SELECTED PASSAGE »
*****

The Florence Biennale is perhaps Europe's most comprehensive exhibition of contemporary art, writes Ciara Ferguson

"Long ago, in the waning years of the 1200's Florence gave rise to a flourishing school of painters, sculptors, artisans and thinkers. The city of Dante and Giotto had already established itself as a leading force in free enterprise. Perhaps it is not by coincidence that Florence is now the site, centuries later, of a major breakthrough fuelled by individual creativity and initiative," writes John T. Spike, director of the Florence Biennale.

This is one of the world's most comprehensive exhibitions of contemporary art, entirely selected and financed by the artists themselves. The participation of 520 painters, sculptors, performance and graphic artists from 21 countries showing over 1000 works has made the biennale an outstanding success in only its second edition. Of the 15 Irish artists, including Patrick Pye RHA, Barbera Warren RHA, Carey Clarke RHA, Conor Walton, Ruth O'Donnell, Mark Shields, James Hanley, Anthony Little, Philip Moss, Sharon O'Malley, Jacqueline Stanley, Eamonn O'Kane, Geraldine O'Neill, Sandra Bell, and Louise Mansfield, five were awarded winners.

*****

SOURCE MATERIAL »
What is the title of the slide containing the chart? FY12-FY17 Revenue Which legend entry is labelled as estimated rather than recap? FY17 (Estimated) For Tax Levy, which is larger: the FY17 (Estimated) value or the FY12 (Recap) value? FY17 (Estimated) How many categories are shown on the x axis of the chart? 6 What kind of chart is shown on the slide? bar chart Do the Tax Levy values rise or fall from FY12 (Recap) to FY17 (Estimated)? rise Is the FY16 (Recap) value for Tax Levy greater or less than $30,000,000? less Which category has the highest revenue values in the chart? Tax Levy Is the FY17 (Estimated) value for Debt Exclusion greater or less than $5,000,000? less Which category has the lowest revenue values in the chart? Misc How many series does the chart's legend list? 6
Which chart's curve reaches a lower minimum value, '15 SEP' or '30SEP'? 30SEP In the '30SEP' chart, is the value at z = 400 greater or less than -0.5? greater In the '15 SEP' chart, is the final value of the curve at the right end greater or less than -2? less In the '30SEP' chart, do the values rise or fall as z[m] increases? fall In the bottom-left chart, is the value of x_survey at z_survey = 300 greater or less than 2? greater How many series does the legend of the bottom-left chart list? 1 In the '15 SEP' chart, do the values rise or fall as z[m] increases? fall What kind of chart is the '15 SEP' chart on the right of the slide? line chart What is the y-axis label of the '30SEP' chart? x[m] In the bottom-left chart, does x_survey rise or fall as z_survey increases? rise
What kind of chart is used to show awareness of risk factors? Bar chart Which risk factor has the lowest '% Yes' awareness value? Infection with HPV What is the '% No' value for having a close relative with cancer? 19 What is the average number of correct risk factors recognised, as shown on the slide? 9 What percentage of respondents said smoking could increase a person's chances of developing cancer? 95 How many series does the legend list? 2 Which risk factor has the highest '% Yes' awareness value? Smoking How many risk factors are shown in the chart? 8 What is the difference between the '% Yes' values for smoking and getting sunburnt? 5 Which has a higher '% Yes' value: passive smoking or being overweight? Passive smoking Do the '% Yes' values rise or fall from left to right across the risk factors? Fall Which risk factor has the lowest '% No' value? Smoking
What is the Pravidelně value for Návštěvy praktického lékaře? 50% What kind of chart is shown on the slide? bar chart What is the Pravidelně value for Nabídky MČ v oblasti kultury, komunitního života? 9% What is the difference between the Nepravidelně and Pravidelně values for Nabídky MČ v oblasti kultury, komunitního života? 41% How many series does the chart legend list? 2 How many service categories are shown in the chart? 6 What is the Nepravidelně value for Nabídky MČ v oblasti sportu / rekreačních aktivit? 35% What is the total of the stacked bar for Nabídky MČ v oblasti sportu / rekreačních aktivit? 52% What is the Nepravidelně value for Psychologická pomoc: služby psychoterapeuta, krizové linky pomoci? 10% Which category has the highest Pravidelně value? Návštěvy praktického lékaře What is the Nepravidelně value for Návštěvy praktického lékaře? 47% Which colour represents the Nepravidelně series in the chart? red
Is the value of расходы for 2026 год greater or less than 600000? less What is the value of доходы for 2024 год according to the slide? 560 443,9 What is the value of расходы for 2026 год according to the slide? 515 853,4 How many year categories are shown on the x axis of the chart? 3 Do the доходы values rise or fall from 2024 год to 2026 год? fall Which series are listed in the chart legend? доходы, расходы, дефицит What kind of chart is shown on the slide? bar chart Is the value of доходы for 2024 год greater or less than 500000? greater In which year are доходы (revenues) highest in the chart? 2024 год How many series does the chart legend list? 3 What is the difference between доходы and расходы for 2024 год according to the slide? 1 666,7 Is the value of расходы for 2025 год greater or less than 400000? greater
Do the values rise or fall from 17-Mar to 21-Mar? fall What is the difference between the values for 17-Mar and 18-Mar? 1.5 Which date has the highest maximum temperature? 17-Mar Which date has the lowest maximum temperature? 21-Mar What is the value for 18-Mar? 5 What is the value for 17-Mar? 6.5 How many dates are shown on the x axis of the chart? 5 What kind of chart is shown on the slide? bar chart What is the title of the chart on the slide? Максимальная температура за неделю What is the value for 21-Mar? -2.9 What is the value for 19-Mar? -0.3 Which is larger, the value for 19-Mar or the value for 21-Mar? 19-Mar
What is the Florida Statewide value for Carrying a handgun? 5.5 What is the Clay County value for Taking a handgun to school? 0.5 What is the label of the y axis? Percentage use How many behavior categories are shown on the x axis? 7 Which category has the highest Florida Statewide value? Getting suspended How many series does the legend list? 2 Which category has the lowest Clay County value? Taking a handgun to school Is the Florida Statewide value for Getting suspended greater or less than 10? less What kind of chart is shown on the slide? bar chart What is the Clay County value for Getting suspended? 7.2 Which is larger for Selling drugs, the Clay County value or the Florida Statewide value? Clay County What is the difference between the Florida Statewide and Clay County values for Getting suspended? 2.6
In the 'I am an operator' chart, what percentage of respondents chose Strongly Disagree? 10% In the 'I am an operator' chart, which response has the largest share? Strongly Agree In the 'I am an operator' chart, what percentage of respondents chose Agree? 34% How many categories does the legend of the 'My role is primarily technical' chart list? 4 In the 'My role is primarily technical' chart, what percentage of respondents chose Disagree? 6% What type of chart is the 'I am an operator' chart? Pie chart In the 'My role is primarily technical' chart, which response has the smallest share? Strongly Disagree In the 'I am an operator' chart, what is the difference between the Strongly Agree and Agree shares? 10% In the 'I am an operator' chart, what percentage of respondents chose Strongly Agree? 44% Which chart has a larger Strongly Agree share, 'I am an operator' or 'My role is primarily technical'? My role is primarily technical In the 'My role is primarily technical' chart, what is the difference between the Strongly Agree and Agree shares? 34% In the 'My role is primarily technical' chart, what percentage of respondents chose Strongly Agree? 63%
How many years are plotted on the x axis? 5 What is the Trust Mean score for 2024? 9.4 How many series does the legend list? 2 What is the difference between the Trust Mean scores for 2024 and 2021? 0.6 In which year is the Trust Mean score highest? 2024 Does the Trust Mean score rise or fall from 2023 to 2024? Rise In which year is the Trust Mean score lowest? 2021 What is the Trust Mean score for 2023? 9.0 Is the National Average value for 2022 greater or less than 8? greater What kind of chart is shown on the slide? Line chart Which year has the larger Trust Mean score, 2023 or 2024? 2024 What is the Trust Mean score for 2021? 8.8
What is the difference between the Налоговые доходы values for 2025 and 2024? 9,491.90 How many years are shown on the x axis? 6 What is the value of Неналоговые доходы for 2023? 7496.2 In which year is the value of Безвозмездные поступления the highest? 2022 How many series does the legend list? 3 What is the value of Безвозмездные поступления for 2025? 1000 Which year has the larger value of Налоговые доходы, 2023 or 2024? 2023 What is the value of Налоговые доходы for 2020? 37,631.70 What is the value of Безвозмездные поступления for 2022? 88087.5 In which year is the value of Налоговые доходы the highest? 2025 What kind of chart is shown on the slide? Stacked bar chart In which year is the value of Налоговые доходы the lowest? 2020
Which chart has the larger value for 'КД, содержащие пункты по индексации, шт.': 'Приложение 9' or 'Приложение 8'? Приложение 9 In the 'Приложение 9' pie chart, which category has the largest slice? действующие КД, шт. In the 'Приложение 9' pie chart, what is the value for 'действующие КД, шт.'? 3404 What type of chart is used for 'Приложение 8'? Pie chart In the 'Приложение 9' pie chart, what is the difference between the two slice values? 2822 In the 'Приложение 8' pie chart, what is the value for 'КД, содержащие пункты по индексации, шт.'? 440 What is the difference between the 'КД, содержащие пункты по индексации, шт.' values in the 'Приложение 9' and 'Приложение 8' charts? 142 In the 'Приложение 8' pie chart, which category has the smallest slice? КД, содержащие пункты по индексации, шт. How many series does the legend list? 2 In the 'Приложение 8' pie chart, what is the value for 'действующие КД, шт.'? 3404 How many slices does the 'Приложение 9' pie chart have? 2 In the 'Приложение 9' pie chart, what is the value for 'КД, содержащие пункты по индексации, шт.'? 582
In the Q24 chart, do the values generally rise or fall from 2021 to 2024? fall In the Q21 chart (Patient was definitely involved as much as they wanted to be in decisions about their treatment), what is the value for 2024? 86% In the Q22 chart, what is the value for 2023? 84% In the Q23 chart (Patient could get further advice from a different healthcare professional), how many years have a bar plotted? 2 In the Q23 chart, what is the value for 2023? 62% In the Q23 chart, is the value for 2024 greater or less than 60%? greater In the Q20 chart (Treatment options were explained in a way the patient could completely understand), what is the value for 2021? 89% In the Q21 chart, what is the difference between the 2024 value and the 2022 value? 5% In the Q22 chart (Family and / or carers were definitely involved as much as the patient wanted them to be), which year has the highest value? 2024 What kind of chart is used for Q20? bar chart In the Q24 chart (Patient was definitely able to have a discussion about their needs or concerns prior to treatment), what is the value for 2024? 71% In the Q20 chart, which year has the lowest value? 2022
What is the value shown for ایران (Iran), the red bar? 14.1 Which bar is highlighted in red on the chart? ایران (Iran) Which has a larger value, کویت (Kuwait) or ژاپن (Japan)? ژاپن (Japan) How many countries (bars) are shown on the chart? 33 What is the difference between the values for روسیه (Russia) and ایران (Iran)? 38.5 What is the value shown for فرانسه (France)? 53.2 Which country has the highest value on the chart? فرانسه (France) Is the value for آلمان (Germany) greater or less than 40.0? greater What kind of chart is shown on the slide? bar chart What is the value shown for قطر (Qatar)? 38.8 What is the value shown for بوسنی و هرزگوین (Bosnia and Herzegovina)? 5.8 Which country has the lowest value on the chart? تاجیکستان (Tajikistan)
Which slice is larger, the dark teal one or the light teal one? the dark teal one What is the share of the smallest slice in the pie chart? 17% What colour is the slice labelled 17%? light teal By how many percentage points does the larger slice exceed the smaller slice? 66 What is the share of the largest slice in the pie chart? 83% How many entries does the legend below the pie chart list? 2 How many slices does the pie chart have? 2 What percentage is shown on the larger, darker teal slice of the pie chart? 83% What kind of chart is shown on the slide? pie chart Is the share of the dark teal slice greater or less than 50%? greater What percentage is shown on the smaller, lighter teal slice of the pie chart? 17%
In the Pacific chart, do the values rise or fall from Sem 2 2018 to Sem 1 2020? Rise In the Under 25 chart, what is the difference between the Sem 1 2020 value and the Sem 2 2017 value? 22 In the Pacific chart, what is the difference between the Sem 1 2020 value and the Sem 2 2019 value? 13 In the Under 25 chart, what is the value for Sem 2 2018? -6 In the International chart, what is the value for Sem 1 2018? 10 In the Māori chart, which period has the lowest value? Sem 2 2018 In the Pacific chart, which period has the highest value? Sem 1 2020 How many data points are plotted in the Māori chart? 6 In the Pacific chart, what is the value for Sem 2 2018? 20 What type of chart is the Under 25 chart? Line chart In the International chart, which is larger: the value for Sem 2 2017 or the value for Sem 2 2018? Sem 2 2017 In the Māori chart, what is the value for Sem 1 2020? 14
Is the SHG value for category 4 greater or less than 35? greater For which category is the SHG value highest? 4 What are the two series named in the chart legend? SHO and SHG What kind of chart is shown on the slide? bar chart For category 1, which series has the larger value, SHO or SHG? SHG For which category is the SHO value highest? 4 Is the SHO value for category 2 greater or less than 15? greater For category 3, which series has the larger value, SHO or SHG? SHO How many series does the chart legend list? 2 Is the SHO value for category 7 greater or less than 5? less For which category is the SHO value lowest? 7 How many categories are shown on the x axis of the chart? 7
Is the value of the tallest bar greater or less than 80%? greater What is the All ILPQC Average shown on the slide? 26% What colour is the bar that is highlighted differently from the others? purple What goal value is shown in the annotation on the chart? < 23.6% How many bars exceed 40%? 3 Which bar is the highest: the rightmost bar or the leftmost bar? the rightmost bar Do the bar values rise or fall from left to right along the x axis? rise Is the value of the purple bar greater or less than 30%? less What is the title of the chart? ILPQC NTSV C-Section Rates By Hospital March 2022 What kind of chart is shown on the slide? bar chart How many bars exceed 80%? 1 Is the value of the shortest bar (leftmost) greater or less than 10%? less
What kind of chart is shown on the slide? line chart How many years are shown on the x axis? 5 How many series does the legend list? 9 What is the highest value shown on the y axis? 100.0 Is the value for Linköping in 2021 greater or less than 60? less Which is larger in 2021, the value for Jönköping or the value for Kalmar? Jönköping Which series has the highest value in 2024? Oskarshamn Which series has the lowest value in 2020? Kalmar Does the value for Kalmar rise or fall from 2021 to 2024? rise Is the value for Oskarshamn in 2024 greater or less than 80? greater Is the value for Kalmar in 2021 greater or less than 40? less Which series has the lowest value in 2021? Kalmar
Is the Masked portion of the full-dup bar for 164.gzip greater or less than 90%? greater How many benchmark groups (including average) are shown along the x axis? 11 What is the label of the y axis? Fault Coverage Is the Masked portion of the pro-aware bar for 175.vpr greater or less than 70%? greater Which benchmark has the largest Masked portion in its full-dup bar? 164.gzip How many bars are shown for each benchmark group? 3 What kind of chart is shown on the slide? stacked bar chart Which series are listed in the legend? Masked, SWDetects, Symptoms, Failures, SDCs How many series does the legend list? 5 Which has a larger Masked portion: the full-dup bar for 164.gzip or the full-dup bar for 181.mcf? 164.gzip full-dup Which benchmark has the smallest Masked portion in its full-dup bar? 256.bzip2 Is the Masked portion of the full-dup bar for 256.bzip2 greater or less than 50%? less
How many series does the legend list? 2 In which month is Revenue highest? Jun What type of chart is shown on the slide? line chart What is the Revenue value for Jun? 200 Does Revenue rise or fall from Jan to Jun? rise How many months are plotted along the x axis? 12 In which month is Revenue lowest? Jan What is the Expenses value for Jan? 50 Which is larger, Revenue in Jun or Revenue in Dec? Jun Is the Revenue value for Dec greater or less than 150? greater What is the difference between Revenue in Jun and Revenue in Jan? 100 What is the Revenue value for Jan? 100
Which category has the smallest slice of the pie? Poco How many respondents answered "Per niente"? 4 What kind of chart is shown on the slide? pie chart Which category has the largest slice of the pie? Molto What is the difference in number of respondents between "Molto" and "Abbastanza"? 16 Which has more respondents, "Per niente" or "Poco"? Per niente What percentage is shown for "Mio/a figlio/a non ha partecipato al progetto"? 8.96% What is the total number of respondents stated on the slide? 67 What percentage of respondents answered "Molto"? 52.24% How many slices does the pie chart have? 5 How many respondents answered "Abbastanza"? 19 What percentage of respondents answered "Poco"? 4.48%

*****

EXERCISE OBJECTIVE »
In the piece on the Florence Biennale, reproduce the passage from "The Florence Biennale is" up to and including "the Florence Biennale.", changing "Florence" to "Firenze". The rows are separate material.

SOLUTION BELOW »
The Firenze Biennale is perhaps Europe's most comprehensive exhibition of contemporary art, writes Ciara Ferguson

"Long ago, in the waning years of the 1200's Firenze gave rise to a flourishing school of painters, sculptors, artisans and thinkers. The city of Dante and Giotto had already established itself as a leading force in free enterprise. Perhaps it is not by coincidence that Firenze is now the site, centuries later, of a major breakthrough fuelled by individual creativity and initiative," writes John T. Spike, director of the Firenze Biennale.